# Help Importing GSD Puppy



## messdog (Aug 17, 2016)

Hi Guys, 

Been looking to import a working line GSD Puppy. 
I've read a few threads on this forum on this topic - sorry if I'm repeating the same questions as previous users, but those threads are a little outdated now, and thought there might be newer information. 

I don't have a lot of experience with working line GSD's - so it's very important to me that I can find someone who can guide me towards the right dog with the right temperament to suit our needs. 

As I lack the experience, I've talked to CPI Protection Dogs and Harrison K-9 over the past year about importing puppies for me as well. Not sure if that's the right path or not. If anyone has done it ... or have any feedback ... I'd really appreciate it! 

In general - would love any advice on how to import the right puppy to the US! 

Thanks a lot!


----------



## zetti (May 11, 2014)

Are you in the US?

If so, what made you decide to import? There are a lot of fine working line pups to be had in the US, out of imported parents if you so choose.

I've only imported a young adult, she was located for me via a breeder/trainer in the US in whom I have complete confidence. My breeder friend found the dog through her trusted contact in Europe. The dog was wonderful.

That said, I definitely would not consider buying an import from strangers. Too easy to get ripped off with no recourse.

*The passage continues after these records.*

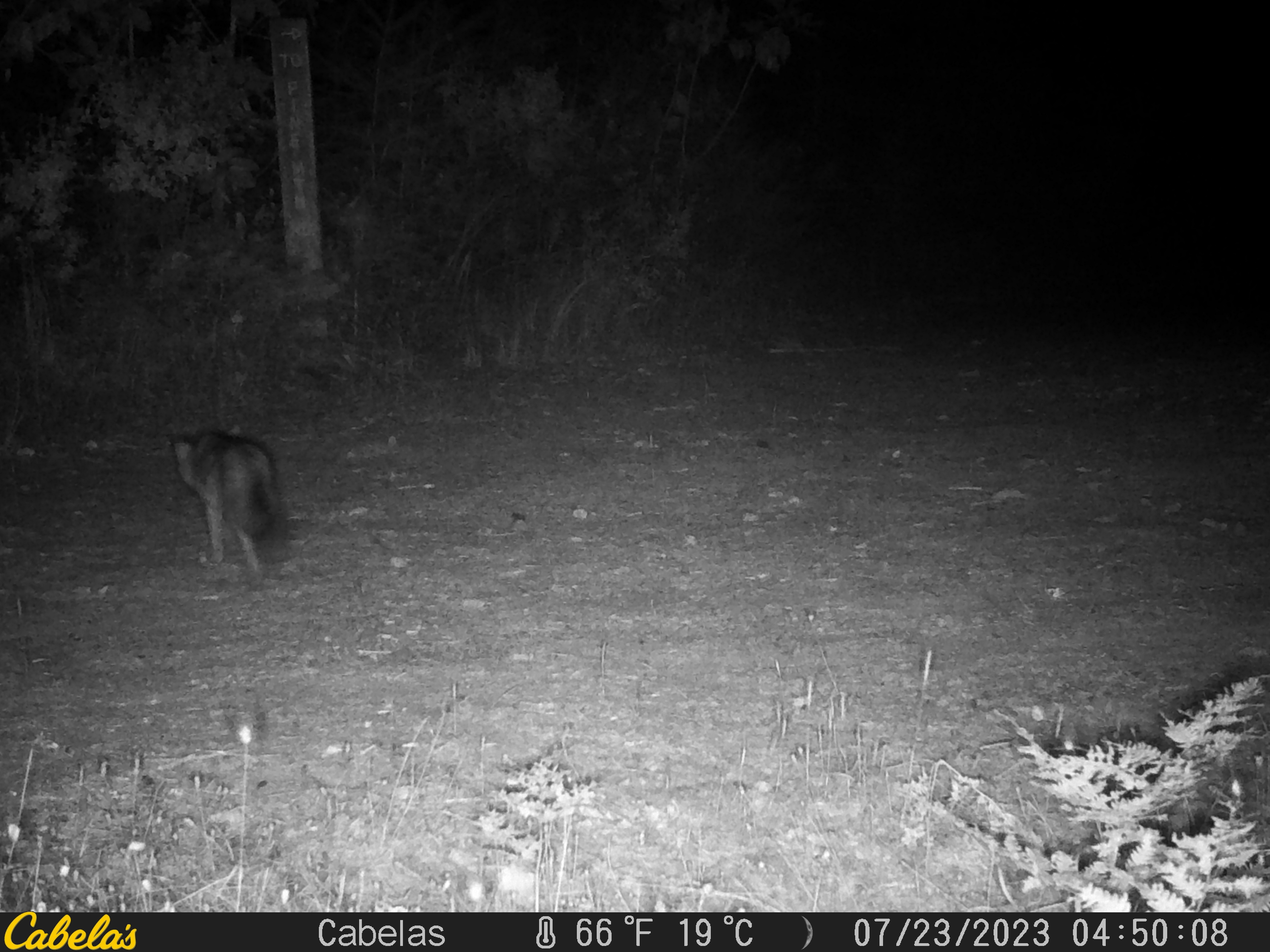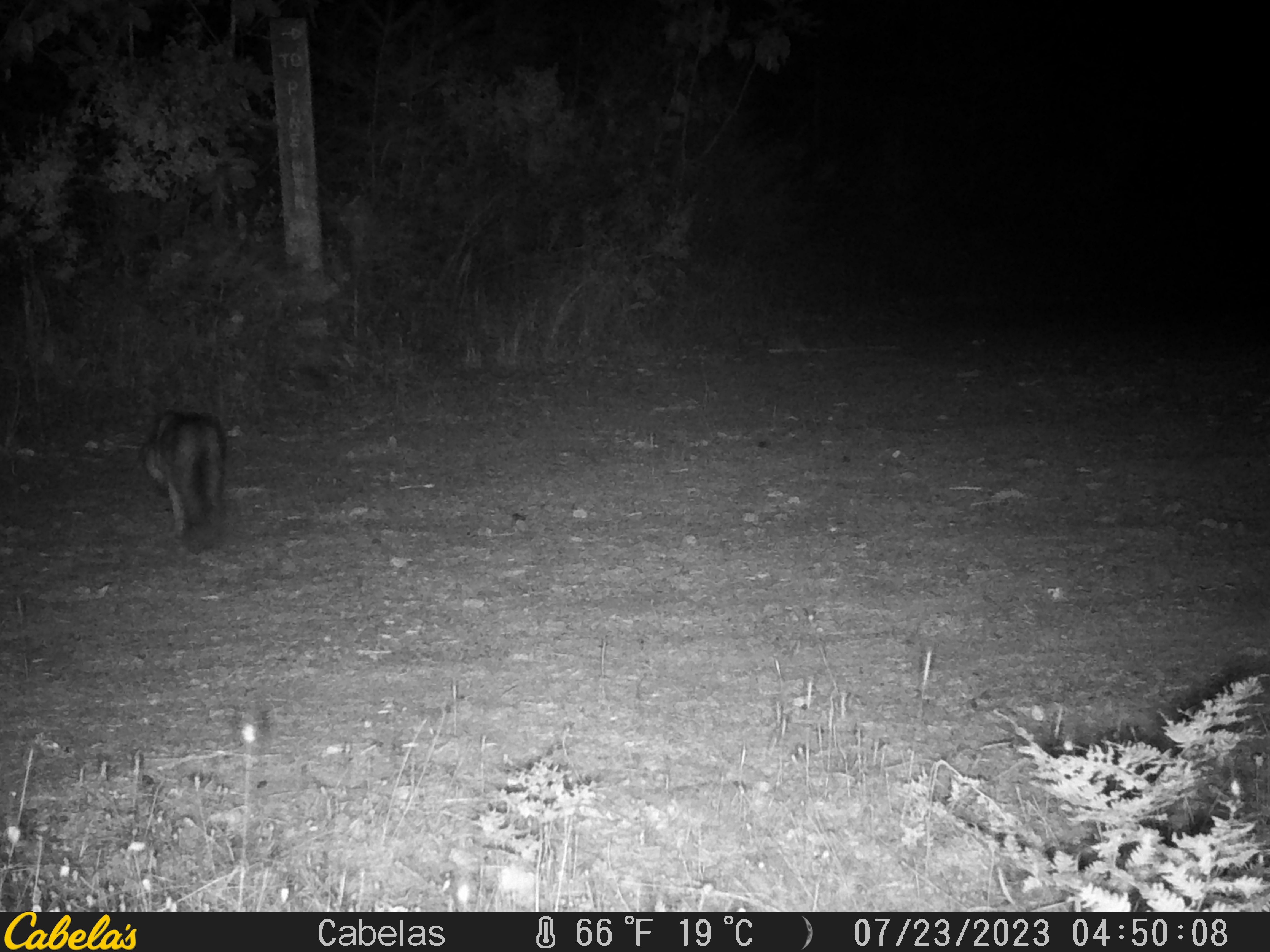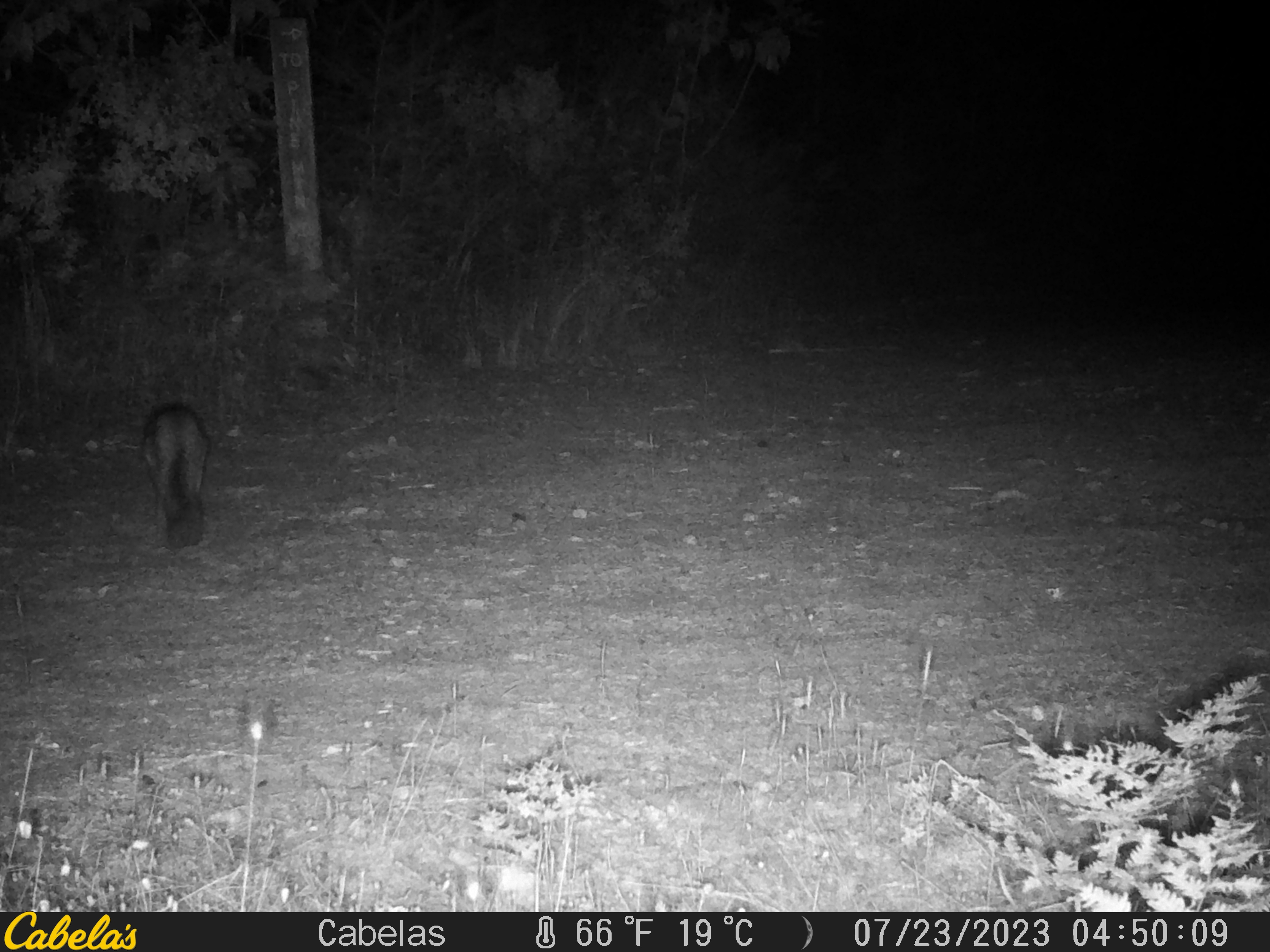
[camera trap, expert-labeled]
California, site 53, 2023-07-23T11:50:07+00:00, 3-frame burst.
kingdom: Animalia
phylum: Chordata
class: Mammalia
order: Carnivora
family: Canidae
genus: Urocyon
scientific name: Urocyon cinereoargenteus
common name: gray fox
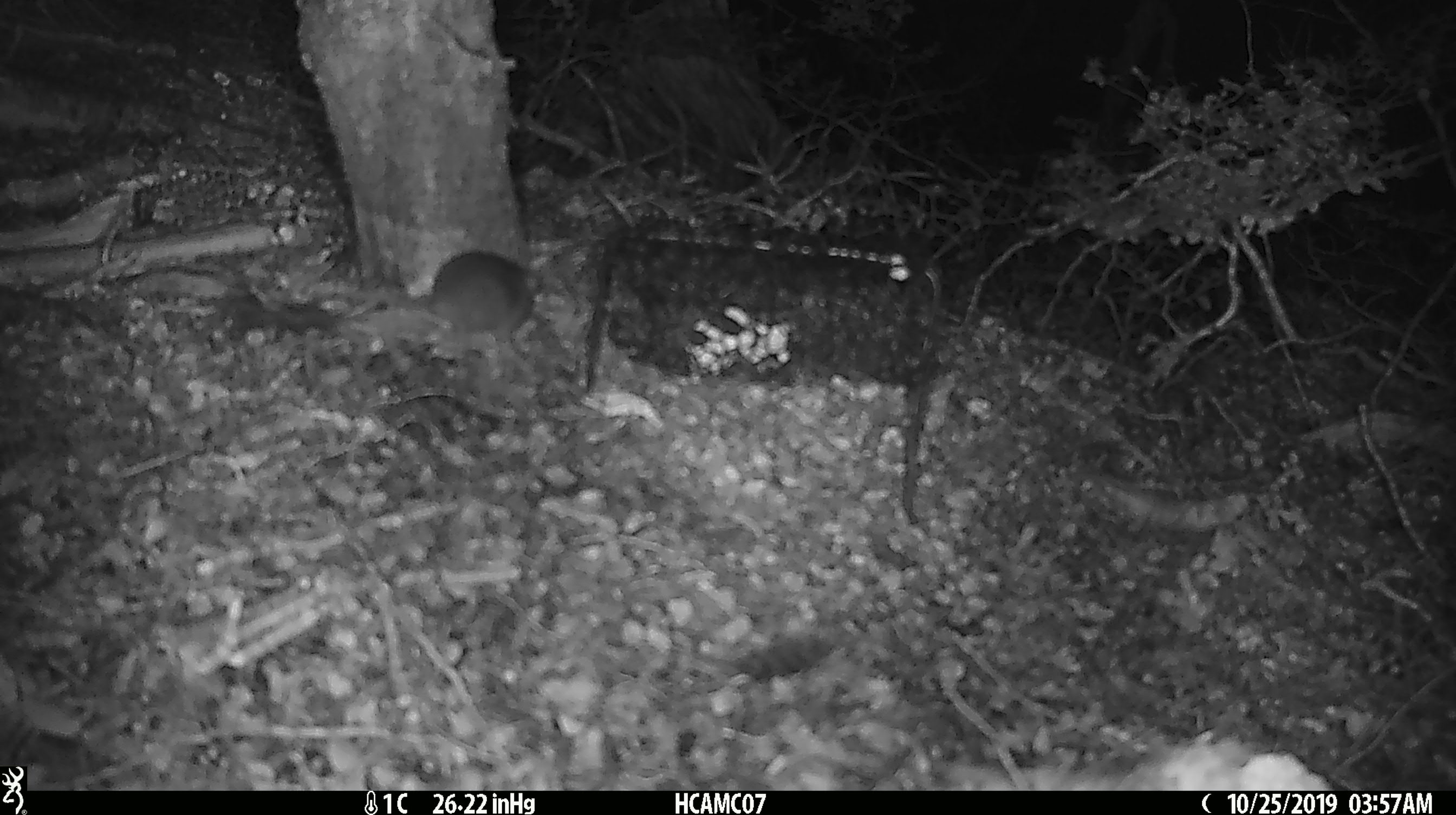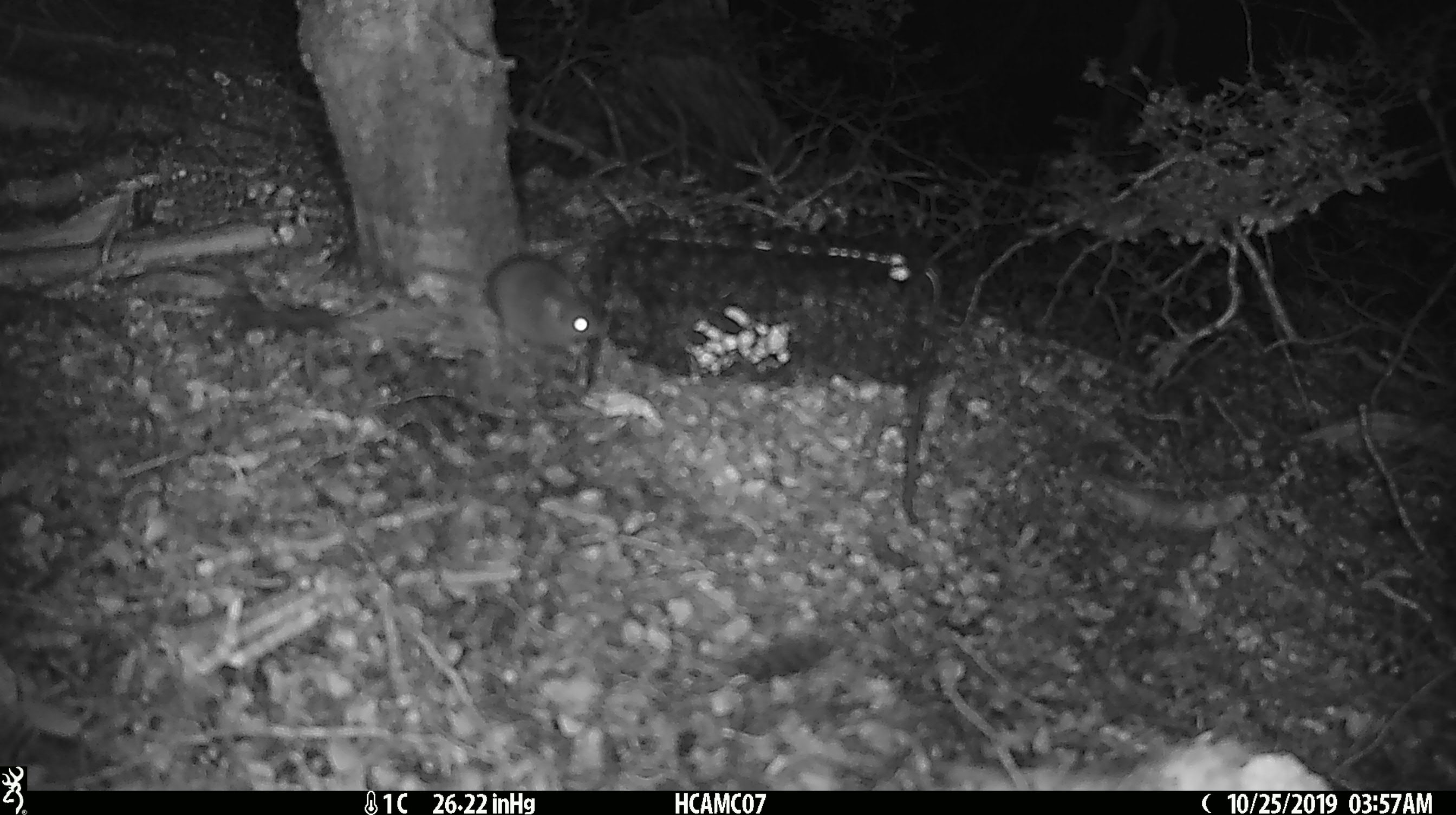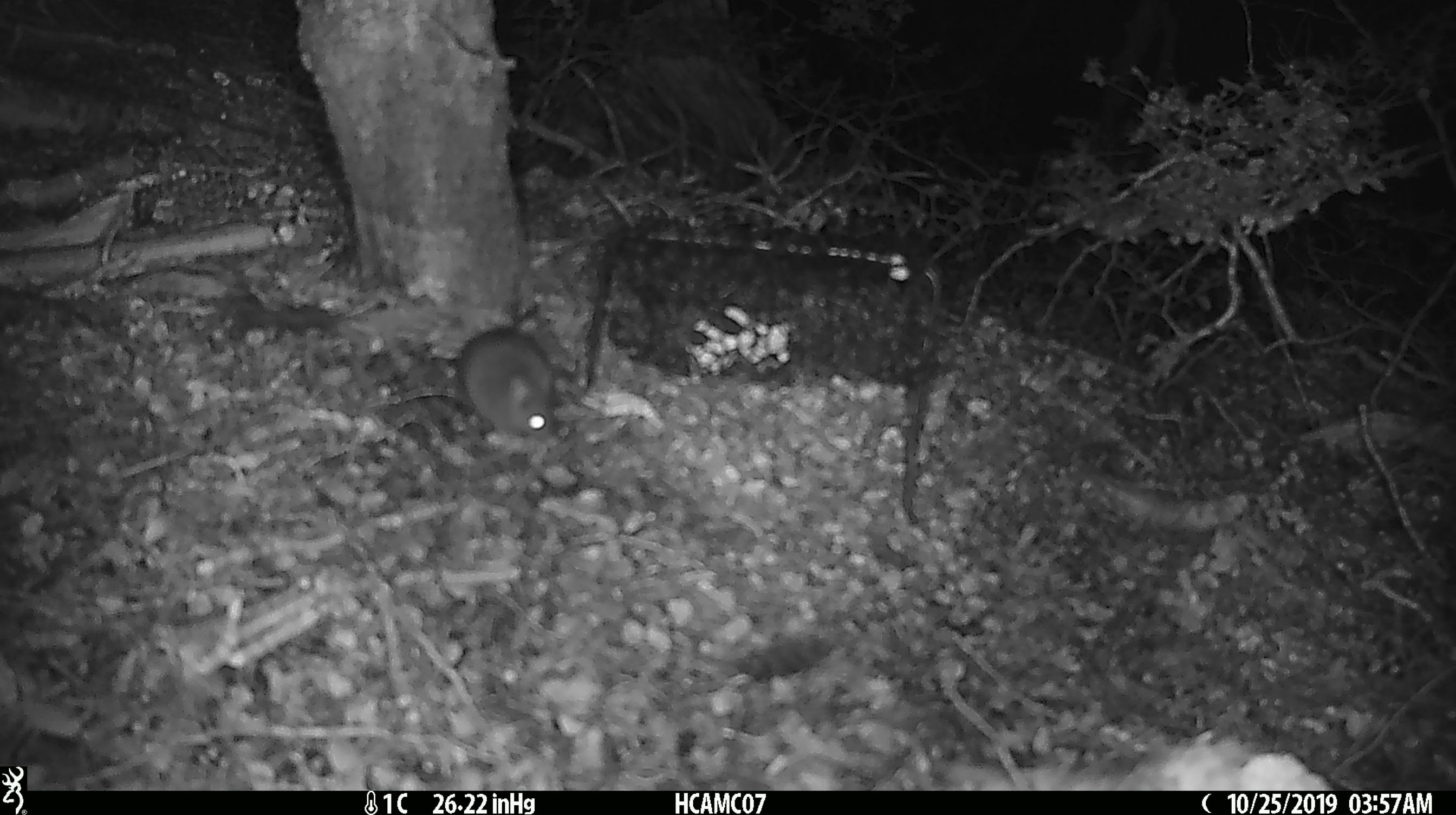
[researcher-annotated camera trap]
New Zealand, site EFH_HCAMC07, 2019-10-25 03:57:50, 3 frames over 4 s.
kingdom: Animalia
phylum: Chordata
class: Mammalia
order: Rodentia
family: Muridae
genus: Mus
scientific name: Mus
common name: mouse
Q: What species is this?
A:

It sounds like you have some trainer contacts. Will you be relying on them to find you a pup?


----------



## LuvShepherds (May 27, 2012)

I read a complaint by a reputable breeder about being cheated with an imported dog that was not what they paid for. I know of a couple who imported two protection dogs that had hip dysplasia and were unable to work for them. You need a stronger background and experience in imports before taking that route. It's also expensive.


----------



## Nigel (Jul 10, 2012)

If you do some research you can most likely find the dog you want in the US or Canada. Without trusted connections you may be taking unnecessary risks (importing).


----------



## MineAreWorkingline (May 2, 2015)

I have one import and went through a trusted friend / breeder with contacts. I LOVE THIS DOG!!!! I would not hesitate to do it again and probably will in the future.


----------



## alexg (Mar 22, 2013)

Great story ... I guess. I'm just wondering how it answers the OP's question.


----------



## holland (Jan 11, 2009)

maybe he can share who he imported from-if I was importing would do it through the schutzhund club-if you visit one there may be people who have imported and had a good experience-would also go with someone who had a known reputation


----------



## LuvShepherds (May 27, 2012)

MineAreWorkingline said:


> I have one import and went through a trusted friend / breeder with contacts. I LOVE THIS DOG!!!! I would not hesitate to do it again and probably will in the future.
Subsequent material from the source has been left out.